- _PROBLEM STATEMENT_: As you restate the entries, keep every word intact and leave out whatever images they hold.

(Beginning of INFORMATION GIVEN)

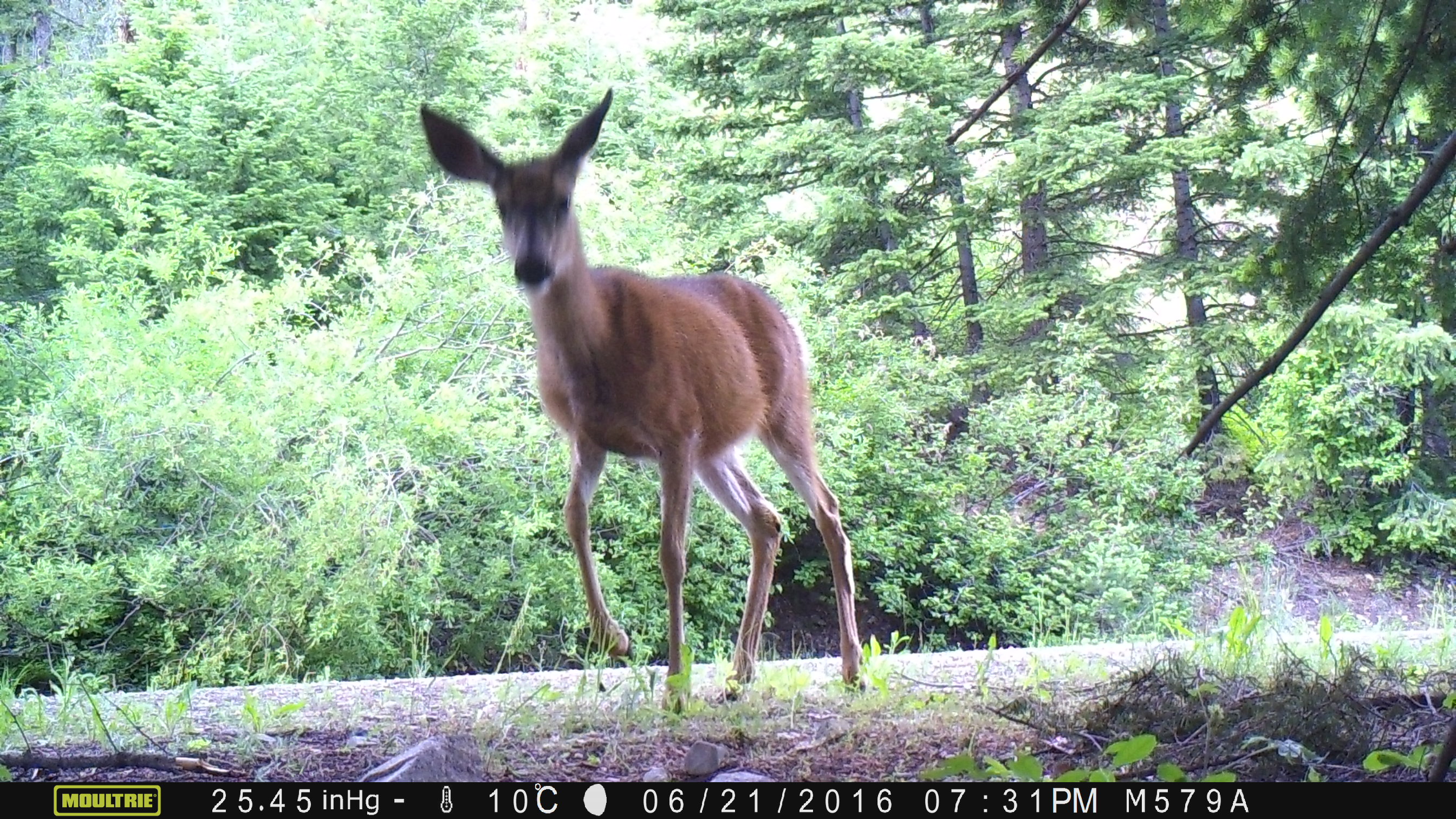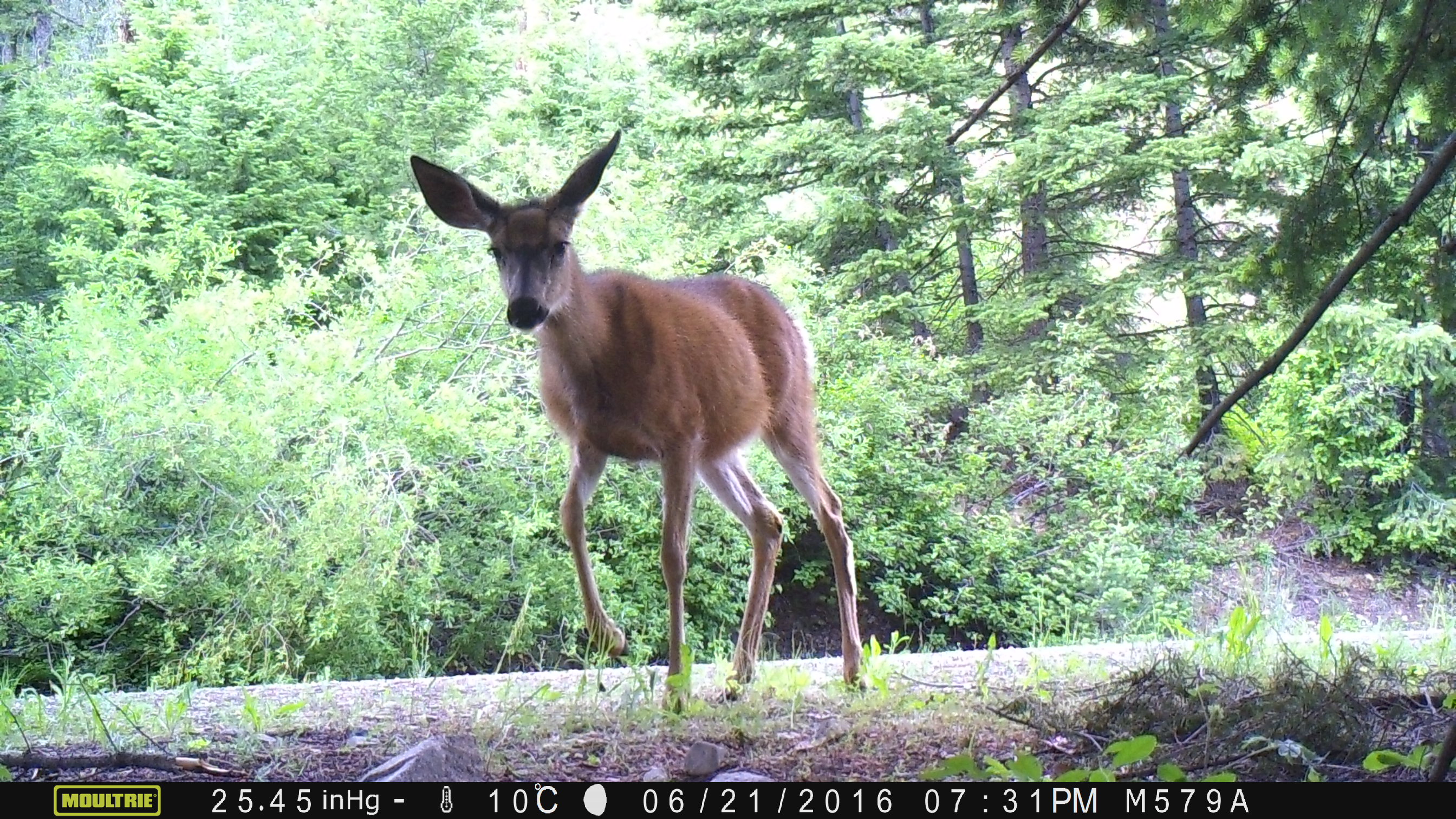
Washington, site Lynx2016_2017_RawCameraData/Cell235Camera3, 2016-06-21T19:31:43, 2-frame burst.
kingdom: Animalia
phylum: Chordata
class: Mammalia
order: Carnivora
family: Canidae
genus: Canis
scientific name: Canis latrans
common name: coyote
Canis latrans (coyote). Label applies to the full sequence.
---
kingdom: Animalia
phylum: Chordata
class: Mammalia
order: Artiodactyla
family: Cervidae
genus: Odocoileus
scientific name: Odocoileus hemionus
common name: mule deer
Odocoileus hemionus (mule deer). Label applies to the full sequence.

(End of INFORMATION GIVEN)

- _EXERCISE RESULT_:
Washington, site Lynx2016_2017_RawCameraData/Cell235Camera3, 2016-06-21T19:31:43, 2-frame burst.
kingdom: Animalia
phylum: Chordata
class: Mammalia
order: Carnivora
family: Canidae
genus: Canis
scientific name: Canis latrans
common name: coyote
Canis latrans (coyote). Label applies to the full sequence.
---
kingdom: Animalia
phylum: Chordata
class: Mammalia
order: Artiodactyla
family: Cervidae
genus: Odocoileus
scientific name: Odocoileus hemionus
common name: mule deer
Odocoileus hemionus (mule deer). Label applies to the full sequence.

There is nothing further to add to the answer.